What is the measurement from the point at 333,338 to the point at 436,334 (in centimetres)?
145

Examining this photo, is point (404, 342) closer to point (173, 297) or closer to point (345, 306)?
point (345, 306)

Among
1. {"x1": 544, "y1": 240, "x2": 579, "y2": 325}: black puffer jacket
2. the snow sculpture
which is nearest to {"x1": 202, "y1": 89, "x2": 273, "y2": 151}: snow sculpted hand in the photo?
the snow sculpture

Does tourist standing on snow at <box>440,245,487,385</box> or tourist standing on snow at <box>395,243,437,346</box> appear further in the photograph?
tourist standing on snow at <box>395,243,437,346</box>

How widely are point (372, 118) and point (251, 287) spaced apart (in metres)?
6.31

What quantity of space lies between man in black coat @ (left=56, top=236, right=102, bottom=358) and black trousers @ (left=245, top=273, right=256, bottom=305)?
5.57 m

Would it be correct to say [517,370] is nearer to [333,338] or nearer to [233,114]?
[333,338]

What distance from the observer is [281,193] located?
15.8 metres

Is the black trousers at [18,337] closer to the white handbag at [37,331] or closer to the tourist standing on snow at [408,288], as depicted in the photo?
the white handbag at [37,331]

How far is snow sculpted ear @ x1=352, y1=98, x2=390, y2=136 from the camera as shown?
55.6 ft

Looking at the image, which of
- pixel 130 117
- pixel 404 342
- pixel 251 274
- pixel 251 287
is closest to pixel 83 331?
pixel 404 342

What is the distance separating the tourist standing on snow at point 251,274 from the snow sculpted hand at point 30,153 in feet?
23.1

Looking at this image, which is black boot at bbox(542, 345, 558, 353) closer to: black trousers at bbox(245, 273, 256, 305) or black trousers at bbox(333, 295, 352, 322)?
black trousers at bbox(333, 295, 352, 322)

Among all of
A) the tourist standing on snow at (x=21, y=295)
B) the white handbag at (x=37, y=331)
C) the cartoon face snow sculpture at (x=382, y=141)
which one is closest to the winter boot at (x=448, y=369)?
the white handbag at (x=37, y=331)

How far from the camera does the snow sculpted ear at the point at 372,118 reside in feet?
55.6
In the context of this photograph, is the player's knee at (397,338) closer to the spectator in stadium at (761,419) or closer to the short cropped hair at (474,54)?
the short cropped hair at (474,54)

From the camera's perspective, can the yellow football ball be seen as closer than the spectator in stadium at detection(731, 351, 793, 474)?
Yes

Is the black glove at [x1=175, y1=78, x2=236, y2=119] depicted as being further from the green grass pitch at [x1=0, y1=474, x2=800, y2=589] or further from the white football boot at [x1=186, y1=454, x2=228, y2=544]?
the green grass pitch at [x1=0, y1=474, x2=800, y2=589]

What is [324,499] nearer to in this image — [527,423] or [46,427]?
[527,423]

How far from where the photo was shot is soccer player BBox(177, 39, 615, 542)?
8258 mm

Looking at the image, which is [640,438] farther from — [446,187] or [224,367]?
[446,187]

# # # # #

▸ **Directive**
Rescale the material above between the line holding "What quantity of" and the line holding "15.8 metres", inclusive. Reproduce every line with its request, and multiply each distance and point coordinate in the answers by 0.25, rounding to the original number of decimals with halves rounded up.

▸ **Solution**
What quantity of space lies between man in black coat @ (left=56, top=236, right=102, bottom=358) and black trousers @ (left=245, top=273, right=256, bottom=305)?
1.39 m

Would it be correct to say [517,370] is nearer to [333,338] or nearer to [233,114]?
[83,85]

What distance from the observer is [281,193] located?
4.0 metres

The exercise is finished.